Ebbene, cerchiamo di comprenderli insieme: la diffamazione è prevista dall’art. 595 del codice penale che afferma che chiunque comunicando con più persone offende l’altrui reputazione è punito con la reclusione fino ad un anno o con una multa. Ed in virtù del terzo comma dello stesso articolo la diffamazione “online” è una circostanza aggravante del reato poichè realizzato tramite lo strumento di internet, da sempre qualificato come “un mezzo pubblico” in quanto, per sua stessa natura, idoneo e sufficiente a trasmettere, a più soggetti, un determinato messaggio diffamatorio.

Ma, perchè il reato di “diffamazione on-line” si realizzi, è richiesta la presenza necessaria e contemporanea dei seguenti elementi:

1) l’offesa alla reputazione di un soggetto determinato o determinabile: Si parla di “reputazione” per indicare quella stima di cui ogni individuo gode, all’interno di una determinata società, per le caratteristiche che gli sono proprie. Perché si abbia “una lesione di questa stima” sono necessarie espressioni di fatto non vere, offensive, denigratorie o sarcasticamente dubitative se, per il modo con cui sono dette, fanno sorgere nel lettore un plausibile convincimento sulla effettiva corrispondenza a verità dei fatti (falsi) narrati.

1) La vittima oggetto della diffamazione deve, ovviamente, essere una persona determinata o facilmente determinabile in quanto l’individuazione dell’effettivo destinatario dell’offesa è condizione essenziale ed imprescindibile per attribuire, all’offesa, una rilevanza giuridico-penale.

2) la comunicazione di tale messaggio a più persone: La diffamazione è un reato istantaneo che si consuma con la comunicazione di un determinato messaggio a più persone. Trattandosi, di una tipologia di reato consumato via internet e, quindi, nella maggior parte dei casi, attraverso “un forum di discussione”, tale elemento si realizza con il “postare” il proprio messaggio trovando la sua consumazione nell’esatto momento in cui i terzi (che lo leggono) percepiscono l’espressione ingiuriosa o, nel caso in cui le frasi o le immagini lesive siano state immesse sul web, nell’esatto momento in cui il collegamento viene attivato (Cass. pen. Sez. V, 21/06/2006, n. 25875).

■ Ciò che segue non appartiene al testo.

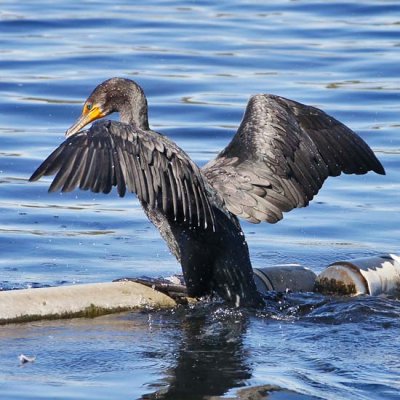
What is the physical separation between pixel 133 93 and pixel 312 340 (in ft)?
6.61

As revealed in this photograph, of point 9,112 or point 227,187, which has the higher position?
point 9,112

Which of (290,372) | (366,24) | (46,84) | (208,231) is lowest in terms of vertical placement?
(290,372)

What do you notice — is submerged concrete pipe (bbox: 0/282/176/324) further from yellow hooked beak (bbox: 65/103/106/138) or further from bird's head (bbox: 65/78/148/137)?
yellow hooked beak (bbox: 65/103/106/138)

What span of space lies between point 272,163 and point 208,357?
174 centimetres

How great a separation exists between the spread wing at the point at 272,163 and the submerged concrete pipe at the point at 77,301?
71 cm

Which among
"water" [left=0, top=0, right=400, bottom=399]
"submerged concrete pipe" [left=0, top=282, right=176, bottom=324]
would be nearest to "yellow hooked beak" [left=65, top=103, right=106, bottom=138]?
"water" [left=0, top=0, right=400, bottom=399]

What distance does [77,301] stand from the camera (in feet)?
24.2

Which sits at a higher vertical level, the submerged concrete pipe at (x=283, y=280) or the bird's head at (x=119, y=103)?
the bird's head at (x=119, y=103)

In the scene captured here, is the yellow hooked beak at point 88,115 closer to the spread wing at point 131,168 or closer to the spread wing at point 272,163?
the spread wing at point 272,163

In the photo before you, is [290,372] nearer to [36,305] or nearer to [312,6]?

3) la volonta’ di usare specifiche espressioni offensive con la piena consapevolezza di offendere: Ai fini della sussistenza dell’elemento psicologico nei delitti di diffamazione, non è necessaria l’intenzione di offendere una determinata persona, ma basta la semplice volontà di utilizzare espressioni offensive con la consapevolezza “di poter offendere” (dolo generico). Questo tipo di atteggiamento psicologico, in sede istruttoria, sarà rilevato direttamente dalle frasi scritte e dal significato delle singole parole oggetto di diffamazione.

Ed infatti, è proprio l’analisi delle suddette frasi, calate in quel dato contesto, che permette di tracciare “il limite” tra il diritto di critica, che ricordiamo è ampiamente tutelato dal nostro ordinamento, con la fattispecie delittuosa.

E’ facile ipotizzare, dunque, come la presenza simultanea di questi 3 elementi possano far indagare un utilizzatore di facebook per il reato di diffamazione aggravata, per il qual delitto, vi ricordo, sono previste dal codice penale pene che possono arrivare fino a tre anni di reclusione, con possibili risarcimenti dei danni, in sede civile, da migliaia di euro.